When Introspection Leaves The Student Feeling Alienated
© 2003
>> To be honest, the daily concerns of most people is beginning to feel like a chore to listen to. I am sure people are noticing this new behaviour. I even notice people getting mad because I do not choose anymore to "participate" in their emotions as I may have before. I also choose to keep my spiritual life very private and never talk about it, but there are always clever people who notice things... Does anyone here on the list have similar experiences and any advice how to deal with people that are happy not to ask questions in this world of delusion? (that shouldn't be read as condescending). <<
Well, no matter how I read it, that does sound condescending, or at least as if you've divided the world into 'people like me' and 'people like them'. I think this is a fairly common stage or phase of the introspection/self-change work indicative of our turning outward what should only be turned inward -- judgment.
I suggest that you examine these feelings very carefully for what they are. In essence, this is an aspect of the need to feel superior to others as a means of making oneself feel "okay". It's a putting down of others to raise oneself up. The end result of this is that one finds oneself all alone.
There's an old saying that what offends us in others are the things that offend us within our own selves. When the behaviour of others raises our judgmentalism it means that we see the same propensity in ourselves but we'd rather not admit it so we look down on them as a sort of cover to hide what is also within us. In this way we avoid responsibility for what is within ourselves. The path of character transformation however, demands something more of us. It demands that we instead turn that laser beam inward and root out that propensity within *ourselves*. How the other person acts is their business but how *you* act is *your* business.
My best to you,
:) Rawn Clark
20 Nov 2003
>>My friend recommended that I might volunteer to help less fortunate people - he believe it really helps one to connect more to people and develop a deeper love for mankind. <<
It can, but not when it's done for selfish reasons. If it's just about what *you* can get out of it and not about simply *doing for others*, then it's not *giving*. Instead, it's just a more subtle version of *taking*. Giving is what breeds compassion, not taking.

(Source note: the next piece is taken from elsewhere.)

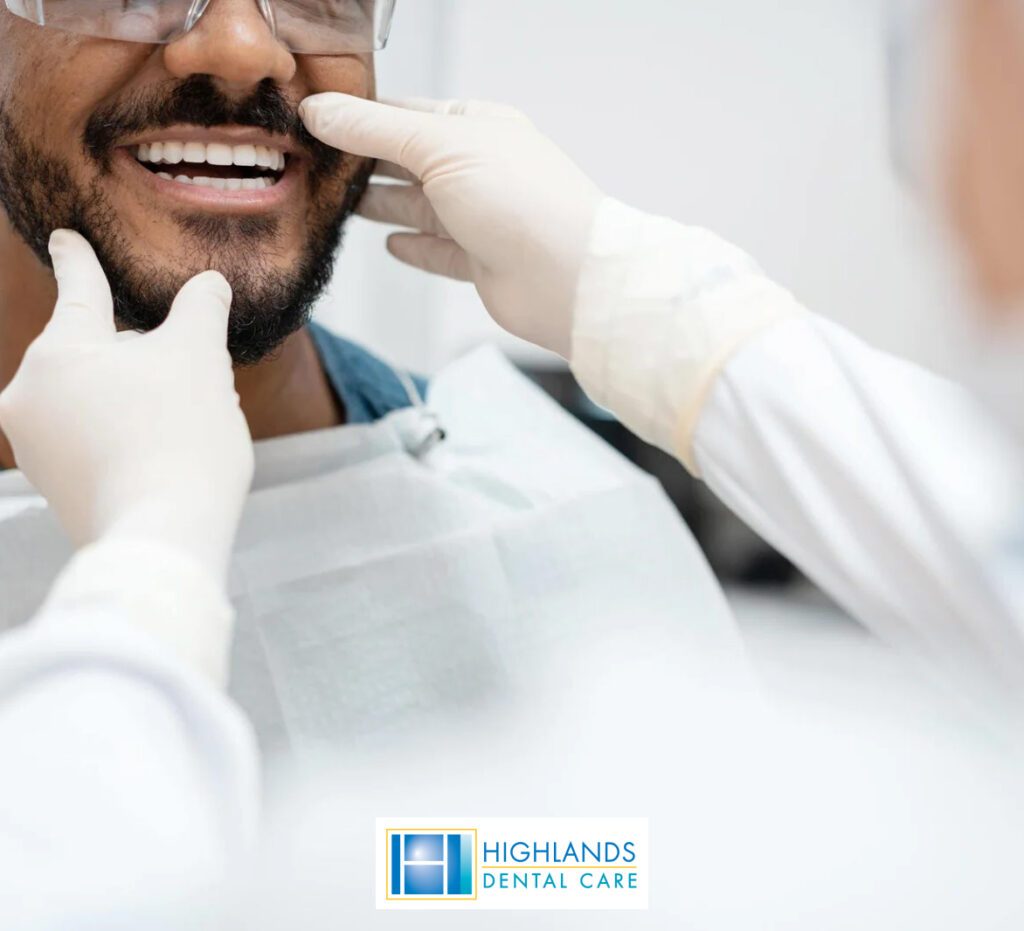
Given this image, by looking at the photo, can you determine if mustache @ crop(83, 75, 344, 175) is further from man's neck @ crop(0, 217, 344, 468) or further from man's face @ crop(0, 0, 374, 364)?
man's neck @ crop(0, 217, 344, 468)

>> During my meditations last night, I was reminded there are people like Victor Frankl, who did not judge his captors and managed to create peace from within. Quite a mighty feat considering his circumstances. <<
The key to this is the recognition of yourself in others. This begins at the level of the mundane self. For example when you encounter some one who is stuck in a very petty, surface-of-existence life, you see your past self which was at one time living that same sort of life. You remember how painful and bleak that was, compared to now and you feel compassion for their plight which was once your own. You see some one who is swept away by their anger and you see all the times that you too were swept away. In other words, compassion for another is first the recognition of how much alike you are, and then the love you feel for your own self pours forth into the one you are like because of your commonality.
As the individual consciousness expands and the memories of one's past incarnations surface, one experiences commonality with just about every act imaginable, from the most horrific to the most sublime. And when the awareness merges with the Divine, you share commonality with *every* thing, *every* who, what, when, where and why.